International Day of Happiness All Year Round
People around the world now celebrate International Day of Happiness on March 20th each year. We hope that by taking hold of life’s unexpected challenges in a more positive way, we can appreciate life from a higher vantage point. If we can think of gratitude as a graceful eagle that can launch into flight to soar above the mundane, then an incredible sense of happiness flies into serving our every need—all year round.

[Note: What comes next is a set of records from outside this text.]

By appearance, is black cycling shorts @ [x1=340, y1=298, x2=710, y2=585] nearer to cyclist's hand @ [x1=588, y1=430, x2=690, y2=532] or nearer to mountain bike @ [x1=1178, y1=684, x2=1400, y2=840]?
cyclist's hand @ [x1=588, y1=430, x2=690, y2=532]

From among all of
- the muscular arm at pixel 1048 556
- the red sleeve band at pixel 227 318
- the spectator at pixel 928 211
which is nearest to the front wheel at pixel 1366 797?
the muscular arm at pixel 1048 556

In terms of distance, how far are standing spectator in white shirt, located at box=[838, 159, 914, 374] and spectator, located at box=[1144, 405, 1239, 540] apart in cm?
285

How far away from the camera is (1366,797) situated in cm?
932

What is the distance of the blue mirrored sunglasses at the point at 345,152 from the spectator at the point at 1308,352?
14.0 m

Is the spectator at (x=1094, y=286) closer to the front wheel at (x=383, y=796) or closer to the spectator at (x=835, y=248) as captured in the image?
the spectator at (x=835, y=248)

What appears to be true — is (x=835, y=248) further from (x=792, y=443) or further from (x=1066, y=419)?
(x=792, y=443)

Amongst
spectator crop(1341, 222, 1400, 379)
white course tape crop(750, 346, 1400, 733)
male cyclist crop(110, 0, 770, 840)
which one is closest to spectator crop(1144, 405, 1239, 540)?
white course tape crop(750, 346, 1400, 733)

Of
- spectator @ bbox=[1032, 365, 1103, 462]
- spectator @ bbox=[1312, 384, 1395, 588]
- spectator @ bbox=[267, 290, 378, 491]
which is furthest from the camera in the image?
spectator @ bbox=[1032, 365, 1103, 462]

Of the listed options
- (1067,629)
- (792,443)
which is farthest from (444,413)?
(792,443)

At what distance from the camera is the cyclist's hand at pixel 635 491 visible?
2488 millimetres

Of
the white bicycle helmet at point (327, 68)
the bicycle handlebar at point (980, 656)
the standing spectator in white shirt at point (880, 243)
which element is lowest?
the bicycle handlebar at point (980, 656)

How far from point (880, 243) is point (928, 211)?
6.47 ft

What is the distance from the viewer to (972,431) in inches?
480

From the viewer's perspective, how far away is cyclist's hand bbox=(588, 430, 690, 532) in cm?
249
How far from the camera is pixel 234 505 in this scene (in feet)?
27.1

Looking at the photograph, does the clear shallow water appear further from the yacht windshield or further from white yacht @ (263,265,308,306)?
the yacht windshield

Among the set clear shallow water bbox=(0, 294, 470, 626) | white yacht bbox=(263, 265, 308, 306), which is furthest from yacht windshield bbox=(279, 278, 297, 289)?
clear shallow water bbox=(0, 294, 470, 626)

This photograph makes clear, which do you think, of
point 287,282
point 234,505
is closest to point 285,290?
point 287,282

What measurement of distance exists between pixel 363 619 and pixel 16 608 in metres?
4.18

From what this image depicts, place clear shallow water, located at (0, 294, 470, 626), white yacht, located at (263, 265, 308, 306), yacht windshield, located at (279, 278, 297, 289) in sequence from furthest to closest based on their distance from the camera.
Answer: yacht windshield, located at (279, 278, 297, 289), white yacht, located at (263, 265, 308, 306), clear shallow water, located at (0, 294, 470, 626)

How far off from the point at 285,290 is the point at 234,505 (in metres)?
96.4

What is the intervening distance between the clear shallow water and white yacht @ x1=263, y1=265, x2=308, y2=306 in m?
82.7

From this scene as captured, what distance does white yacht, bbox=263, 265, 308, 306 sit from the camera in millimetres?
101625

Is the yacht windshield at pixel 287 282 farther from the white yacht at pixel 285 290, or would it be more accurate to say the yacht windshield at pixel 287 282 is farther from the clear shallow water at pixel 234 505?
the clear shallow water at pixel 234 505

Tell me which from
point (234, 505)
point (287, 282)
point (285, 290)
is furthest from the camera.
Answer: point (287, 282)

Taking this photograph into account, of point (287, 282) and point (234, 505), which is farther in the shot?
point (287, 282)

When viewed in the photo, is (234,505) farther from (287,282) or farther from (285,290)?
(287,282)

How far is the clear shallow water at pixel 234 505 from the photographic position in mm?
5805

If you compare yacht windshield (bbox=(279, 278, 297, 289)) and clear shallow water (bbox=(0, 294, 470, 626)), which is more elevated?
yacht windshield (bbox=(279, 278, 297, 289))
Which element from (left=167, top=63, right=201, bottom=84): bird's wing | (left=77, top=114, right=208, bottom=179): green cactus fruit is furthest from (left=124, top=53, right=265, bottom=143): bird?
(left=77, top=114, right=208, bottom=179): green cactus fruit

Editor’s note: When everything appears to be going wrong in your life, or you are feeling frustrated by the challenges of living with a visual impairment, it can seem impossible to retain a sense of equilibrium and inner peace on those “tough” days. Two of VisionAware’s peer advisors, Maribel Steel and Lynda Lambert, share the ways in which they take hold of happiness by being grateful for unexpected things.
Out of My Comfort Zone—Big Time!
When my family was given the diagnosis of my pending blindness at 17 due to the onset of retinitis pigmentosa (RP), it didn’t seem like there was much in our lives to celebrate. Suddenly, all my career options dropped away for a young woman rapidly losing sight.
I knew with an inner certainty that no matter how challenging my life became, I’d have to muster the courage to keep my focus on my abilities and not my visual limitations. I began to collect positive quotations that would lift my thoughts over daily challenges.
One particular quote by Patrick Overton became a favorite. “When you have come to the edge of all light that you know and are about to drop off into the darkness of the unknown, Faith is knowing one of two things will happen: there will be something solid to stand on, or you will be taught to fly.”
Firm Ground in Being Grateful
Being in the final years of secondary schooling with a visual disability was extremely challenging. Computers had not been invented, and assistive technology was hugely expensive. But my parents purchased a device that saved my life emotionally so that I could carry on in the face of adversity.
It was one of the first models of a black and white Closed Circuit Television (CCTV and now called electronic video magnifier) which allowed me to use my remaining sight to catch up on school work at home while listening to my favorite records. My bedroom became a sanctuary of contentment, and I was so grateful to have such loving parents who provided me with not only a way to continue reading and writing but who also encouraged my love for being independent.
A Different Journey: Equally Creative
I was well established in my career as a tenured professor of fine arts and humanities at a private Christian college when I suddenly lost most of my vision to Ischemic Optic Neuropathy. Sight loss with this condition is instant, giving no warning before a stroke-like event affects the optic nerve. I was plunged into a new world in two separate events—one in each eye, 10 months apart.
I attended a residency program in Pittsburgh, PA, where I learned how to do ordinary daily activities and eventually learned how to use a computer again. This training took nearly two years and was a major turning point from being a victim to being an overcomer. I felt determined to keep living with my art aspirations and exhibiting my work internationally. Using assistive technology meant that I could continue to write, produce books, and work on getting my poems and stories in literary journals. The change in my life was a blessing because it enabled me to pursue my art and writing passions full-time.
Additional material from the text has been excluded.